DATA FOR PROCESSING start
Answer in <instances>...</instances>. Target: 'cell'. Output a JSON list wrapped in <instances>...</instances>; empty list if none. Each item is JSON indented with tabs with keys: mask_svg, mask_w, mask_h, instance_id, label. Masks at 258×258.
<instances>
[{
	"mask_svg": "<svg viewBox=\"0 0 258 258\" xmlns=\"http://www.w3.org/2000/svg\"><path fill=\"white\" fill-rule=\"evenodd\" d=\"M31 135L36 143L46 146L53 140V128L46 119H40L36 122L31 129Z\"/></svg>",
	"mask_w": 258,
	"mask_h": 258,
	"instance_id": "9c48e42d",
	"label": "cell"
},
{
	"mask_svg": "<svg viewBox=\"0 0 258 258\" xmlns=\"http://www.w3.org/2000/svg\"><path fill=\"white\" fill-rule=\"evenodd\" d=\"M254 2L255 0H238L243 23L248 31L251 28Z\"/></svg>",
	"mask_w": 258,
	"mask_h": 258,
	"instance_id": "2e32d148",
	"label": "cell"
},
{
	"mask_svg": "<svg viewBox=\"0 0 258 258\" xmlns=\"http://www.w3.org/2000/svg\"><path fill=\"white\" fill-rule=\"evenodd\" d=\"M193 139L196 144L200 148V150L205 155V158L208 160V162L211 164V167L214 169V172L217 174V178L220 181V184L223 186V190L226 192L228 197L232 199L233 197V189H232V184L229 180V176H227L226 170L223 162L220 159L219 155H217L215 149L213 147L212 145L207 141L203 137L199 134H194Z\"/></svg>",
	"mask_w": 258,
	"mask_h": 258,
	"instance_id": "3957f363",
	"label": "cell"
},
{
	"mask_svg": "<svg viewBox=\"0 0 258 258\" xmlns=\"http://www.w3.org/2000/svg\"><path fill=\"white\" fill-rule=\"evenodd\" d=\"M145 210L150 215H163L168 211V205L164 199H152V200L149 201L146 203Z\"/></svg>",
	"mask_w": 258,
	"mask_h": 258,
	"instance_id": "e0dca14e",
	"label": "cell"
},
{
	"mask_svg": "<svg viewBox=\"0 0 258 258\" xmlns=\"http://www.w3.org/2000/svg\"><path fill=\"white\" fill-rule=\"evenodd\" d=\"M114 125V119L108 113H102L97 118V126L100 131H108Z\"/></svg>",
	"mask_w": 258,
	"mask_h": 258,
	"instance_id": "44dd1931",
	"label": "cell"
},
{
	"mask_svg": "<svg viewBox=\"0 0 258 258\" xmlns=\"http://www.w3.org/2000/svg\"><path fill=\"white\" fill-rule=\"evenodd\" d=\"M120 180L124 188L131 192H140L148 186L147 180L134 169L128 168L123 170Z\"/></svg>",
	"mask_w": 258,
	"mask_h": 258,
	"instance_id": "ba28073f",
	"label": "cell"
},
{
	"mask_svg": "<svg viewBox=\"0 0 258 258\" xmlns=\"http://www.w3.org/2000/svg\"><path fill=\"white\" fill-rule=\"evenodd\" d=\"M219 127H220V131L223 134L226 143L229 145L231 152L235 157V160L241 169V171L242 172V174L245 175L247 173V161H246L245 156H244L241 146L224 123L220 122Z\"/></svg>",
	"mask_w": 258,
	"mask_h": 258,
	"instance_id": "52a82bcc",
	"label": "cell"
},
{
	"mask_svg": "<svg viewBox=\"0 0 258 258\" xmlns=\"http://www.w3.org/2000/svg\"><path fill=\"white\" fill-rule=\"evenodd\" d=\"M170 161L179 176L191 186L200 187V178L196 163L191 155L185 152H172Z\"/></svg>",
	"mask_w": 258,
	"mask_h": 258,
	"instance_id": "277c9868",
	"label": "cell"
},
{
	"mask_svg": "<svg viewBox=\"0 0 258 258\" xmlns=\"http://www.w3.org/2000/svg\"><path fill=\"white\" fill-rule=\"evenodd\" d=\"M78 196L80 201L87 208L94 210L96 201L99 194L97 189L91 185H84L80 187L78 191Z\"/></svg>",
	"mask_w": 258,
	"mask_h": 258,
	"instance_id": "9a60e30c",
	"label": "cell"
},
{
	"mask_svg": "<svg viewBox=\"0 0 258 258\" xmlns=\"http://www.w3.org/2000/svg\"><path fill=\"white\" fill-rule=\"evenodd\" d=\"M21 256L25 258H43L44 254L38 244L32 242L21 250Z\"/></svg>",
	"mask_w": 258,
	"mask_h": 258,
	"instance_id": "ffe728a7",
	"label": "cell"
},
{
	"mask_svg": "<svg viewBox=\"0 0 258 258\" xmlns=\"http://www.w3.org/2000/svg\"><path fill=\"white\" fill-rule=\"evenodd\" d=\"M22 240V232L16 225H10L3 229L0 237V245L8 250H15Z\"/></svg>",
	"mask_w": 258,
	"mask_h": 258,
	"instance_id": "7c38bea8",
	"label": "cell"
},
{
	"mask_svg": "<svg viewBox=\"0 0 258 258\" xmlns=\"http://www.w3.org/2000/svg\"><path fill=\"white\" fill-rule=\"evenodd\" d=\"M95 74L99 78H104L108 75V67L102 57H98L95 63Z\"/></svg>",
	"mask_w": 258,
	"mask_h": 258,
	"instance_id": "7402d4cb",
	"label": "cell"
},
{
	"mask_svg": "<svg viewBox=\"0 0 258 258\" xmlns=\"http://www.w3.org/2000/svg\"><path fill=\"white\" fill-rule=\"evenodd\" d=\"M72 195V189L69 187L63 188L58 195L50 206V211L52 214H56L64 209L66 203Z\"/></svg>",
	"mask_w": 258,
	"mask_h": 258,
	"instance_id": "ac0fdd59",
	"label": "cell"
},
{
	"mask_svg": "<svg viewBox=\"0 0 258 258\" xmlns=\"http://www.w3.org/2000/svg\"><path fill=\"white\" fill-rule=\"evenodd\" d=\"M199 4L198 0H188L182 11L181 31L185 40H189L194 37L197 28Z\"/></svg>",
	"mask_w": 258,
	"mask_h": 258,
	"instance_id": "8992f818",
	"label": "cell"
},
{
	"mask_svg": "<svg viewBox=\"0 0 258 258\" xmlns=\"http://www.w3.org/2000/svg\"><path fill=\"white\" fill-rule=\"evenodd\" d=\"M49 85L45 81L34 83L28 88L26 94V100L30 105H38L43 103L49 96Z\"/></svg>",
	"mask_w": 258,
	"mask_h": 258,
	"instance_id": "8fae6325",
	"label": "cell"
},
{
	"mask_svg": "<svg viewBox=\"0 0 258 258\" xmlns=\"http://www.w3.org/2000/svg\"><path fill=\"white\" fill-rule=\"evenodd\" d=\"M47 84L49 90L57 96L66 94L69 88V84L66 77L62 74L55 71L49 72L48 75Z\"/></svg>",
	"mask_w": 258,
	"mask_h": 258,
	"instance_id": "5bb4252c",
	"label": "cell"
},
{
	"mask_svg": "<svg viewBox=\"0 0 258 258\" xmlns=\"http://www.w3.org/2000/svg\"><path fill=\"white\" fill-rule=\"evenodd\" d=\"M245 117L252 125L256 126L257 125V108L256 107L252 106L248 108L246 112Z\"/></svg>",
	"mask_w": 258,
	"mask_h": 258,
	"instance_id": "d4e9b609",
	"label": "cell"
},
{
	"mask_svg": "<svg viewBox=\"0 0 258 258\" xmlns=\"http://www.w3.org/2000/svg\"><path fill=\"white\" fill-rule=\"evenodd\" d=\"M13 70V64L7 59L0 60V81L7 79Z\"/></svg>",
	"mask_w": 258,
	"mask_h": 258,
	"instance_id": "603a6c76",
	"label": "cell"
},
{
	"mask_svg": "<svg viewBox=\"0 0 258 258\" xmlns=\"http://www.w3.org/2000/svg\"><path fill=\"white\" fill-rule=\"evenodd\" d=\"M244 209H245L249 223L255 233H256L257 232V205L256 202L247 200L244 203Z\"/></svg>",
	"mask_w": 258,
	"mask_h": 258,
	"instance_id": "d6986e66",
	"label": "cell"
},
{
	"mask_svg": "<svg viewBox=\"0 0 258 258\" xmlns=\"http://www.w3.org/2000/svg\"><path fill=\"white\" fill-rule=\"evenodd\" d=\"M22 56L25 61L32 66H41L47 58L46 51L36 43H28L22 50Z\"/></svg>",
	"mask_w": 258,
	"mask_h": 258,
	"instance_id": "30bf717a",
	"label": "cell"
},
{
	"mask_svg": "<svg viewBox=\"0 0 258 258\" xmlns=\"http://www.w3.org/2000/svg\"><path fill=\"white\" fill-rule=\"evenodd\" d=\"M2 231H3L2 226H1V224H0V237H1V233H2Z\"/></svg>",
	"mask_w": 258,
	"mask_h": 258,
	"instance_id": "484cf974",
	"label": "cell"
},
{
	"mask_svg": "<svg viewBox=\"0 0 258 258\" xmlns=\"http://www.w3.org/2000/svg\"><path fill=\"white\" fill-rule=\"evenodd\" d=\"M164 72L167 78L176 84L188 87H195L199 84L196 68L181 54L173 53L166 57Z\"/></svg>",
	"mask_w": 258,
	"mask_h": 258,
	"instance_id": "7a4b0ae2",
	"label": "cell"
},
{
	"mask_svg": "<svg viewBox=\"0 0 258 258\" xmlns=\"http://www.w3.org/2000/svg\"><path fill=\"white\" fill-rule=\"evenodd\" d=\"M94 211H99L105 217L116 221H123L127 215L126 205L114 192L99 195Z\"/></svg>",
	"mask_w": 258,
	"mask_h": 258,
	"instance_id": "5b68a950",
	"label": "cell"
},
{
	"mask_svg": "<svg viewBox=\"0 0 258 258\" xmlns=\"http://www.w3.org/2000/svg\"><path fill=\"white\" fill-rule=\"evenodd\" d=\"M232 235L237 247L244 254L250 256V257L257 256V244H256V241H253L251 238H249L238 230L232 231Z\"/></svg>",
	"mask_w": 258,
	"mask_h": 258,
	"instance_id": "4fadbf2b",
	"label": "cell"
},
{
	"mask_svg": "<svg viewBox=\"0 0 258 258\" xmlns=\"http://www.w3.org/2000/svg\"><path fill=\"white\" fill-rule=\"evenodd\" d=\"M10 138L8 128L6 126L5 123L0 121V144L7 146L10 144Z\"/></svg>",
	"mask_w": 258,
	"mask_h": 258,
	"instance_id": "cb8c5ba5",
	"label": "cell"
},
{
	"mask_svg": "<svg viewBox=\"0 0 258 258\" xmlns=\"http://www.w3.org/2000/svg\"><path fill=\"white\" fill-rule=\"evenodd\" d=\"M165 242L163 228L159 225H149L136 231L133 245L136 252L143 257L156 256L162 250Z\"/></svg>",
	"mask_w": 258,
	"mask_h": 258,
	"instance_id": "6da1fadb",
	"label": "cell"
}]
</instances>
DATA FOR PROCESSING end
### WRITTEN TASK
Transcribe the items exactly, beginning at their first line and stopping after the line that contains "210L150 215H163L168 211V205L164".

### ANSWER TO THE TASK
Answer in <instances>...</instances>. Target: 'cell'. Output a JSON list wrapped in <instances>...</instances>; empty list if none. Each item is JSON indented with tabs with keys: mask_svg, mask_w, mask_h, instance_id, label. Masks at 258×258.
<instances>
[{
	"mask_svg": "<svg viewBox=\"0 0 258 258\" xmlns=\"http://www.w3.org/2000/svg\"><path fill=\"white\" fill-rule=\"evenodd\" d=\"M31 135L36 143L46 146L53 140V128L46 119H40L36 122L31 129Z\"/></svg>",
	"mask_w": 258,
	"mask_h": 258,
	"instance_id": "9c48e42d",
	"label": "cell"
},
{
	"mask_svg": "<svg viewBox=\"0 0 258 258\" xmlns=\"http://www.w3.org/2000/svg\"><path fill=\"white\" fill-rule=\"evenodd\" d=\"M254 2L255 0H238L243 23L248 31L251 28Z\"/></svg>",
	"mask_w": 258,
	"mask_h": 258,
	"instance_id": "2e32d148",
	"label": "cell"
},
{
	"mask_svg": "<svg viewBox=\"0 0 258 258\" xmlns=\"http://www.w3.org/2000/svg\"><path fill=\"white\" fill-rule=\"evenodd\" d=\"M193 139L196 144L200 148V150L205 155V158L208 160V162L211 164V167L214 169V172L217 174V178L220 181V184L223 186V190L226 192L228 197L232 199L233 197V189H232V184L229 180V176H227L226 170L223 162L220 159L219 155H217L215 149L213 147L212 145L207 141L203 137L199 134H194Z\"/></svg>",
	"mask_w": 258,
	"mask_h": 258,
	"instance_id": "3957f363",
	"label": "cell"
},
{
	"mask_svg": "<svg viewBox=\"0 0 258 258\" xmlns=\"http://www.w3.org/2000/svg\"><path fill=\"white\" fill-rule=\"evenodd\" d=\"M145 210L150 215H163L168 211V205L164 199H152V200L149 201L146 203Z\"/></svg>",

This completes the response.